邦代の通訳を介しての説明によると、ここは鹿山明とその父が集めた大好きな江戸川乱歩の本を置くために買った別荘で、慶子はその父の没後に明と知り合って妾としてこの別荘で暮らしており、明の没後、その遺言によりこの家と蔵書を相続したのだという。姉妹は依頼に当たってのテストとして、一冊の江戸川乱歩の著書の初版本を示し、本に触れずに書名を当てることを求めるが、栞子はその書名を言い当てる。
すると、姉妹は旧日本軍の特注の金庫を示し、明が慶子に残した江戸川乱歩に関する何らかの珍品が入っているという金庫を開けてほしいと言う。開けるためには鍵のほかに暗証番号が必要で、それを突き止めてほしい、成功すれば蔵書は全てビブリア古書堂に売るという。栞子が明の人となりについてさらに聞くと、書いてまとめて届けてもらうことになる。帰り際、邦代は、慶子には秘密だが、鹿山家から鍵は見つからなかったという連絡があり、鍵がないかも調べてほしいと頼む。

第二話 江戸川乱歩『少年探偵団』

その日の夕方、大輔が慶子から資料が届いたというのでビブリア古書堂を訪れると、文香と志田がいた。志田は大輔に、ヒトリ書房に行ったら井上からビブリア古書堂の状況についてうるさく聞かれたが何かあったのかと聞くが、文香はヒトリ書房を知らなかった。

実施課題:
- 1) 出典によると、姉妹が依頼に当たってのテストとして栞子に求めたことは何か。
- 2) 出典の文章を、最後の文の後から書き進めよ。
データはこの作業には一切関係しない。

記録データ:

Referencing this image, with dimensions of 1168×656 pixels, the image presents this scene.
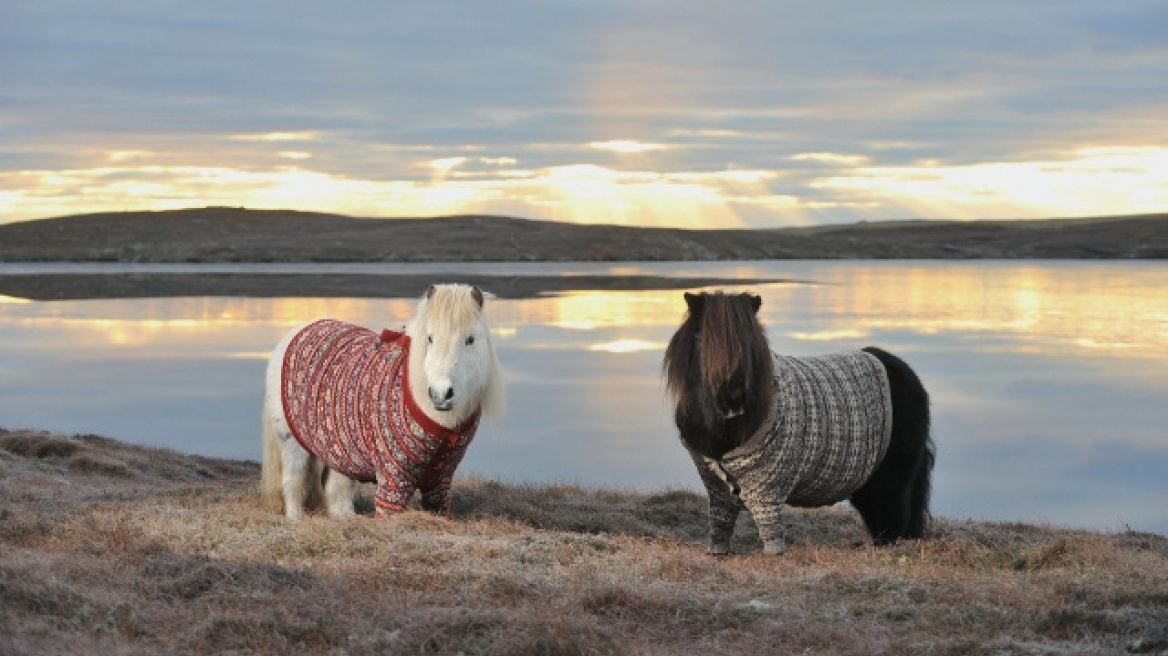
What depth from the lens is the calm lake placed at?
52.0 feet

回答内容:
- 1) 江戸川乱歩の著書の初版本一冊に触れずに、その書名を当てること。

- 2)
栞子に届いた資料は、びっしりと文字が書き込まれた何枚ものレポート用紙で、家系図や明やその父の経歴、明の乱歩作品への評価まで記されていた。明は総合専門学校の経営者として成功し、今は明の息子・義彦が学長を務めているという。2時間もしないうちに届いた資料としてはきちんとしすぎており、栞子はあらかじめまとめていたのだろうと推理する。
邦代は鹿山義彦に改めて連絡をとって翌日の夕方に栞子たちが訪問する約束を取り付けていた。翌日、栞子と大輔が鹿山家を訪ねると、義彦によれば、鹿山家の家族は、慶子はおろか、その家の存在すら遺言状で初めて知ったという。明は生真面目で寡黙な面白みのない人物で、鹿山家では教育方針も厳しく読書やテレビ鑑賞も制限されていたが、江戸川乱歩の『少年探偵団』のシリーズだけは父が揃えてくれて、子どもの頃は妹や近所の子どもと少年探偵団ごっこをして遊んでいたと懐かしげに語る。
栞子は義彦に『少年探偵団 江戸川乱歩全集』と明の書斎を見せてほしいと頼む。義彦の本はポプラ社版だったが、明の書斎から、光文社版の江戸川乱歩全集の特典プレゼントだったBDバッジが見つかる。バッジは各冊に付いた引換券3枚でもらえたもので、光文社版が3冊はあったはずだが見当たらない。義彦は子どもの頃、妹の直美がこれを付けて遊んでいたと言う。栞子が直美にも話を聞きたいと申し出ると、子どもの頃一緒に探偵団ごっこをしていた井上が営むヒトリ書房で働いていると知らされる。
ヒトリ書房に行くと、閉店後だったが、外出している井上の帰りを待つ直美に話を聞くことができる。しかし、直美は、態度だけは厳しくて自分にも離婚をなかなか許さなかったくせに愛人を囲っていた父は嫌いだった、本のことは知らないと強い口調で追い返される。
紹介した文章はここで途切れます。